Ja, vieles ist Kriegsbeute, was so an afrikanischer Kunst in unseren europäischen Museen schlummert oder öffentlich präsentiert wird: Kriegstrophäen. Es ist das große Verdienst der Kunsthistorikerin und Hochschullehrerin in Paris und Berlin, Bénédicte Savoy, dass nunmehr – nach rund fünf Jahrzehnten – der oft allzu aufgeheizte Diskurs so Fahrt aufgenommen hat, dass aktuell ernsthaft (!) über Restitutionen geraubter oder abgepresster Kunstwerke und Alltagsgegenstände aus früheren Kolonien verhandelt wird; man denke etwa an die bevorstehende Rückgabe sogenannter Benin-Bronzen des Edo-Volkes aus dem Berliner Humboldt Forum an Nigeria, Kriegstrophäen der ehemaligen Kolonialherren. Ein Meilenstein mit Signalwirkung, geradezu ein moralischer Paradigmenwechsel. Für die Kämpferin Savoy bedeutet Restitution zugleich der Beginn eines neuen Umgangs miteinander, es geht um Respekt. Ausführlich geht sie in ihren detaillierten Studien auch der Frage nach, warum bisherige Rückgabebemühungen seit den 1960er Jahren des letzten Jahrhunderts so kläglich gescheitert sind. Ursprünglich wollten gar bundesdeutsche Museen ihre Bestände geheimhalten und europäische Museen haben geheime Absprachen getroffen und Handreichungen publiziert, um die Forderungen aus ehemaligen Kolonialstaaten »abzuwehren«. Einzig und allein das Übersee-Museum in Bremen hat sich unter seinem Direktor Herbert Ganslmayr (1974 bis 1991) zu Rückgaben bereit erklärt; er aber wurde kaltgestellt. 

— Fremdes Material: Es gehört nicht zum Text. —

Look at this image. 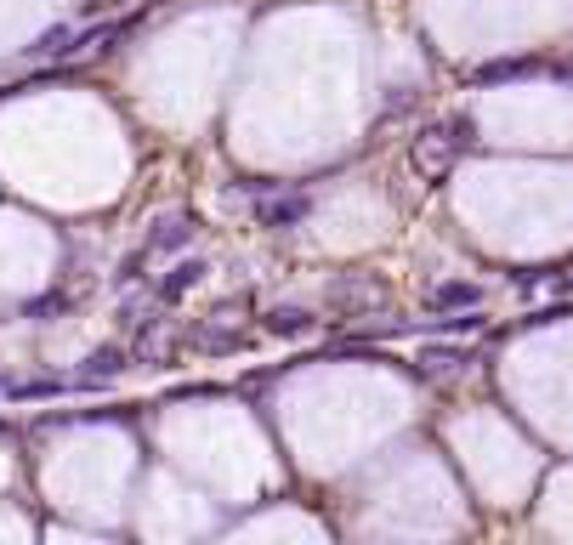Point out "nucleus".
Returning a JSON list of instances; mask_svg holds the SVG:
<instances>
[{
  "label": "nucleus",
  "instance_id": "f257e3e1",
  "mask_svg": "<svg viewBox=\"0 0 573 545\" xmlns=\"http://www.w3.org/2000/svg\"><path fill=\"white\" fill-rule=\"evenodd\" d=\"M324 301H330V313H369V307L386 301V284L369 279V273H341V279L324 290Z\"/></svg>",
  "mask_w": 573,
  "mask_h": 545
},
{
  "label": "nucleus",
  "instance_id": "f03ea898",
  "mask_svg": "<svg viewBox=\"0 0 573 545\" xmlns=\"http://www.w3.org/2000/svg\"><path fill=\"white\" fill-rule=\"evenodd\" d=\"M307 205H313L307 194H267L256 205V216H261V228H296L301 216H307Z\"/></svg>",
  "mask_w": 573,
  "mask_h": 545
},
{
  "label": "nucleus",
  "instance_id": "7ed1b4c3",
  "mask_svg": "<svg viewBox=\"0 0 573 545\" xmlns=\"http://www.w3.org/2000/svg\"><path fill=\"white\" fill-rule=\"evenodd\" d=\"M267 330L273 335H307L313 330V313H307V307H273V313H267Z\"/></svg>",
  "mask_w": 573,
  "mask_h": 545
},
{
  "label": "nucleus",
  "instance_id": "20e7f679",
  "mask_svg": "<svg viewBox=\"0 0 573 545\" xmlns=\"http://www.w3.org/2000/svg\"><path fill=\"white\" fill-rule=\"evenodd\" d=\"M460 364H466V352L460 347H426L420 352V370L426 375H449V370H460Z\"/></svg>",
  "mask_w": 573,
  "mask_h": 545
},
{
  "label": "nucleus",
  "instance_id": "39448f33",
  "mask_svg": "<svg viewBox=\"0 0 573 545\" xmlns=\"http://www.w3.org/2000/svg\"><path fill=\"white\" fill-rule=\"evenodd\" d=\"M477 301H483L477 284H437L432 290V307H477Z\"/></svg>",
  "mask_w": 573,
  "mask_h": 545
},
{
  "label": "nucleus",
  "instance_id": "423d86ee",
  "mask_svg": "<svg viewBox=\"0 0 573 545\" xmlns=\"http://www.w3.org/2000/svg\"><path fill=\"white\" fill-rule=\"evenodd\" d=\"M199 273H205V267H199V262H182V267H176V273H171V279H165V296H182V290H188V284L199 279Z\"/></svg>",
  "mask_w": 573,
  "mask_h": 545
},
{
  "label": "nucleus",
  "instance_id": "0eeeda50",
  "mask_svg": "<svg viewBox=\"0 0 573 545\" xmlns=\"http://www.w3.org/2000/svg\"><path fill=\"white\" fill-rule=\"evenodd\" d=\"M182 239H188V222H165V228H159V239H154V250H176Z\"/></svg>",
  "mask_w": 573,
  "mask_h": 545
}]
</instances>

Savoys Standardwerk in dritter Auflage dokumentiert mit vielen bislang unbekannten Quellen, wie etwa mit Geheimabsprachen deutscher Museen und Handreichungen, und ihrer wissenschaftlichen Auswertung die Geschichte der kolonialen Raubzüge und ihre Auswirkungen bis in unsere Tage. Und all dies auf höchst spannende Weise. Sehr empfehlenswert! 

Bénédicte Savoy: Afrikas Kampf um seine Kunst. Geschichte einer postkolonialen Niederlage. München 2021 

Dieser Text ist zuerst erschienen in Politik & Kultur 09/2021.